Neben den eklatanten Menschenrechtsverstößen im Widerspruch zur westlichen Werteorientierung präsentiert sich China mit seinem aggressiven Auftreten im Südchinesischen Meer und im Umgang mit der als chinesisches Hoheitsgebiet beanspruchten Inselrepublik Taiwan außerdem als eine revisionistische Macht – mit dem Bestreben, sich im Rollentausch mit den USA  nicht nur als dominierende Vormacht in Ostasien und im Pazifik zu etablieren, sondern auch die regelbasierte internationale Ordnung nach seinen Interessen umzugestalten. Dem entspricht der enge Schulterschluss, den Xi Jinping mit Wladimir Putin vollzogen hat und den russischen Angriffskrieg gegen die Ukraine unterstützt.

Einen Monat nach dem für Ende Oktober angekündigten 20. Parteitag der Kommunistischen Partei Chinas (KPCh) bietet der Vortrag eine günstige Gelegenheit für eine nüchtern analysierende Zwischenbilanz. Dabei stellen sich folgende Kernfragen: Wie real ist die Bedrohung, die von China ausgeht, tatsächlich und inwieweit spiegelt sich in dieser Einschätzung die eigene Schwäche und das angeschlagene Selbstvertrauen des Westens wider? Wie stabil und zukunftsfähig ist die Herrschaft der Kommunistischen Partei angesichts der akuten wirtschaftlichen Schwierigkeiten, des gesellschaftlichen Wandels und der ungelösten strukturellen Probleme des Landes?

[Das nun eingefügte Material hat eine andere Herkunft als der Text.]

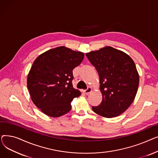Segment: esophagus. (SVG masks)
Masks as SVG:
<instances>
[{
	"label": "esophagus",
	"instance_id": "34e87169",
	"mask_svg": "<svg viewBox=\"0 0 158 158\" xmlns=\"http://www.w3.org/2000/svg\"><path fill=\"white\" fill-rule=\"evenodd\" d=\"M92 88H91V87H88L86 89L84 90V93H85V94L88 95V94H89L91 92H92Z\"/></svg>",
	"mask_w": 158,
	"mask_h": 158
}]
</instances>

Und was bedeutet es für die Bewältigung der großen globalen Herausforderungen wie dem Klimawandel, wenn bei der Konfrontation zwischen dem Westen und China die Basis für den Dialog und der Wille zur Kooperation bei unaufschiebbar drängenden gemeinsamen Anliegen verloren geht?   

Jürgen Kahl (Autorenfoto) (c) Jürgen Kahl

Jürgen Kahl ist als Journalist (Neue Zürcher Zeitung) und Publizist seit über 40 Jahren mit China und Ostasien vertraut. Nach dem Studium der Geschichte, Politikwissenschaft und Germanistik an den Universitäten Aachen, Tübingen und Köln spezialisierte er sich auf China und die Region über ein mehrjähriges Postgraduierten-Stipendium der Stiftung Volkswagenwerk mit Sprach- und Feldstudien in Taiwan, Hongkong und in der Volksrepublik. Nach dem Volontariat bei der der Deutschen Presse-Agentur (dpa) arbeitete er als dpa-Korrespondent  im damaligen Bundesbüro Bonn und anschließend in Tokio. 1985 übernahm er für die folgenden sieben Jahre die Leitung des damals von der NZZ und der Süddeutschen Zeitung gemeinsam getragenen Korrespondentenbüros in Peking. Die danach fortgesetzte Beschäftigung mit der Region hat sich in einer Vielzahl von Reisen und Veröffentlichungen niedergeschlagen. Jürgen Kahl arbeitet aktuell als Autor und Kommentator für die NZZ und ist außerdem als Berater für verschiedene politische Stiftungen tätig.